Provided records:
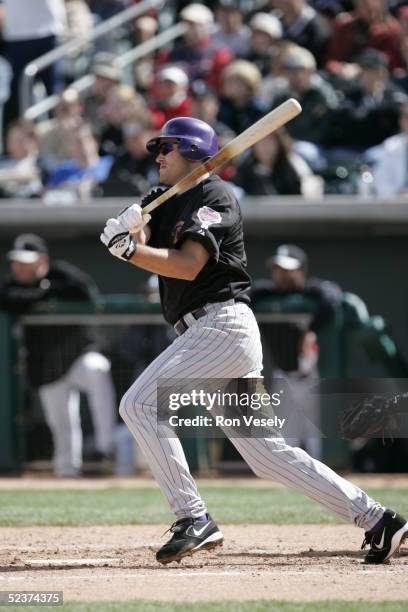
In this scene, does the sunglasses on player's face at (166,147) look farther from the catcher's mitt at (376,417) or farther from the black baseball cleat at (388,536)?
the black baseball cleat at (388,536)

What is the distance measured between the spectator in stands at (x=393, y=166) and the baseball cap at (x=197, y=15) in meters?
2.69

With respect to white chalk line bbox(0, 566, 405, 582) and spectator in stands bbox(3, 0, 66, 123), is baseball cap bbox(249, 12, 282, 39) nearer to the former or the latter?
spectator in stands bbox(3, 0, 66, 123)

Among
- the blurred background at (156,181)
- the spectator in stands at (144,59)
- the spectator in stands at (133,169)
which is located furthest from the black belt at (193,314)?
the spectator in stands at (144,59)

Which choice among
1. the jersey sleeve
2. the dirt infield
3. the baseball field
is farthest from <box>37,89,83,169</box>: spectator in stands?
the jersey sleeve

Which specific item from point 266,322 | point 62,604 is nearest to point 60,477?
point 266,322

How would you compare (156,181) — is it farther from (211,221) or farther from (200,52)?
(211,221)

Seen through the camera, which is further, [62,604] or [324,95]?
[324,95]

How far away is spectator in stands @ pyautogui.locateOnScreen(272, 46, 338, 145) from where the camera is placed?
11.0 meters

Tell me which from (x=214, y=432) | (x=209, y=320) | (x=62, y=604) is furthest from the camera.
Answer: (x=214, y=432)

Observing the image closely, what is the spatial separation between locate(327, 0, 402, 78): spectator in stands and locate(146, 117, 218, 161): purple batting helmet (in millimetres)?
6626

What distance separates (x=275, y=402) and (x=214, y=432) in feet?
11.8

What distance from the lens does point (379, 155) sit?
1073cm

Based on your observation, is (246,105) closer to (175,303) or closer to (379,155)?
(379,155)

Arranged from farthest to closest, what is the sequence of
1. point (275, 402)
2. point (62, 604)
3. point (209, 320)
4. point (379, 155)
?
point (379, 155) < point (275, 402) < point (209, 320) < point (62, 604)
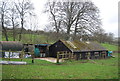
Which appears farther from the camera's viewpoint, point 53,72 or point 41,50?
point 41,50

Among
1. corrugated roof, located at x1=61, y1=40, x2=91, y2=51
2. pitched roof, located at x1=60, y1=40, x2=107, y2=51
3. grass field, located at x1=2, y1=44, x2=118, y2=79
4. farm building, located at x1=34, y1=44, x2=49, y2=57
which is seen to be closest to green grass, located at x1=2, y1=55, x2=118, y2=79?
grass field, located at x1=2, y1=44, x2=118, y2=79

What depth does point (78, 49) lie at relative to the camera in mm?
24734

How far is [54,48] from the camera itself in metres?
27.8

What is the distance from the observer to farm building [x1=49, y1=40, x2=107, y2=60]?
24.4 m

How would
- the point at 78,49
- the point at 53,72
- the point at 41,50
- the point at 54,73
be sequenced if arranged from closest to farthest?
the point at 54,73
the point at 53,72
the point at 78,49
the point at 41,50

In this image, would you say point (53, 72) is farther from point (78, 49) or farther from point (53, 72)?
point (78, 49)

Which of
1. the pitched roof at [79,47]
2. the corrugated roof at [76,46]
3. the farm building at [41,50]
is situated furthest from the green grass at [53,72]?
the farm building at [41,50]

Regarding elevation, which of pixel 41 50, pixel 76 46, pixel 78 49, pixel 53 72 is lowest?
pixel 53 72

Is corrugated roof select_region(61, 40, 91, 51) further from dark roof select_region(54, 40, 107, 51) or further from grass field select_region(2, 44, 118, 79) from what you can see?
grass field select_region(2, 44, 118, 79)

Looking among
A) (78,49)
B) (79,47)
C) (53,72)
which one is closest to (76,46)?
(79,47)

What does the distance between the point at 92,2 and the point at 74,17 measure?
15.7ft

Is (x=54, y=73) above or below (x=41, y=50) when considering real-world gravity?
below

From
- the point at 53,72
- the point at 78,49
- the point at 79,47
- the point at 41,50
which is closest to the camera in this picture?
the point at 53,72

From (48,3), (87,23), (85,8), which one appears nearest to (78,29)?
(87,23)
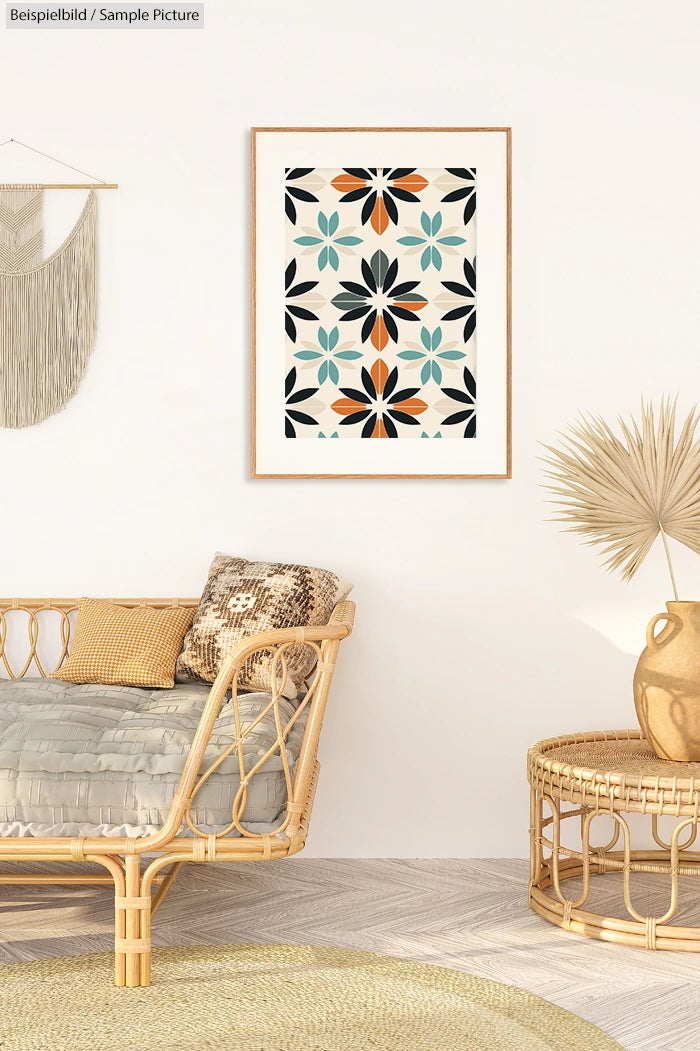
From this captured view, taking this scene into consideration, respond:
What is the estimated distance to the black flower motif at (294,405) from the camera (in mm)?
2943

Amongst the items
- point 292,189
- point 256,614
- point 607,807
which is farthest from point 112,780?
point 292,189

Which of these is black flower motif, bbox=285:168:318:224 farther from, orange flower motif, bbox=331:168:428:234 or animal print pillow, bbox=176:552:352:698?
animal print pillow, bbox=176:552:352:698

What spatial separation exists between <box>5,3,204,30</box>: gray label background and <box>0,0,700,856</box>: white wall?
0.03m

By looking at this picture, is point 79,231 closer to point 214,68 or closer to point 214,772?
point 214,68

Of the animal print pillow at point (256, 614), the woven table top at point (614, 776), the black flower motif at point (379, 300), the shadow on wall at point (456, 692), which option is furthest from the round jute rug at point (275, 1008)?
the black flower motif at point (379, 300)

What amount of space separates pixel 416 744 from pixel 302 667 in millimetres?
550

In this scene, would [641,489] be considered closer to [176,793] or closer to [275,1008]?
[176,793]

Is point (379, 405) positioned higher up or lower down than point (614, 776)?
higher up

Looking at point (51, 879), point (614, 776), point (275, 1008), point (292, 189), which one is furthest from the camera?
point (292, 189)

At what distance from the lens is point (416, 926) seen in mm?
2393

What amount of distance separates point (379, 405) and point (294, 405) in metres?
0.25

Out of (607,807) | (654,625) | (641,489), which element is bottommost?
(607,807)

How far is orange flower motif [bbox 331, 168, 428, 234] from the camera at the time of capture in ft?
9.61

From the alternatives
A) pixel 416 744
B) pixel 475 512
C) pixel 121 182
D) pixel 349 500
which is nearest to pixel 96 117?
pixel 121 182
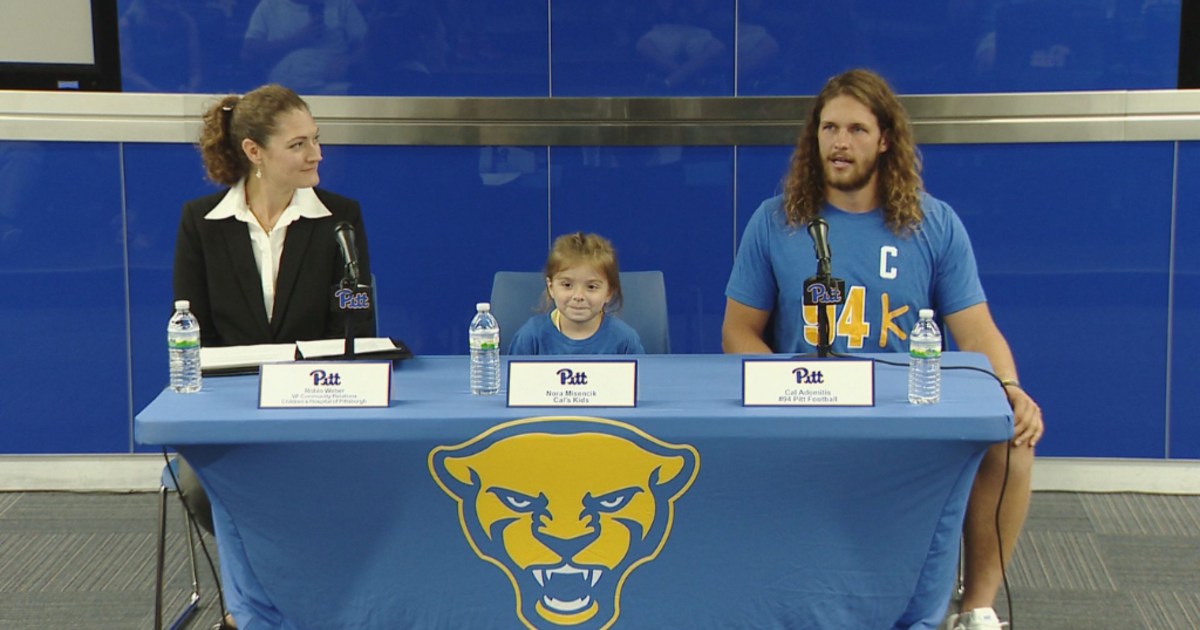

To be done:
Recast the data from the line with "How would you" up to and including the line with "11.0 meters" as a Markdown table with the columns Row and Line, giving each line a row number and leaving out blank lines.

Solution to this exercise:
| Row | Line |
|---|---|
| 1 | How would you compare (156,181) — is it farther from (211,221) or farther from (200,52)? |
| 2 | (211,221) |
| 3 | Seen through the camera, which is further, [62,604] or [324,95]? |
| 4 | [324,95] |
| 5 | How far away is spectator in stands @ pyautogui.locateOnScreen(272, 46, 338, 145) from where the camera is placed? |
| 6 | 11.0 meters |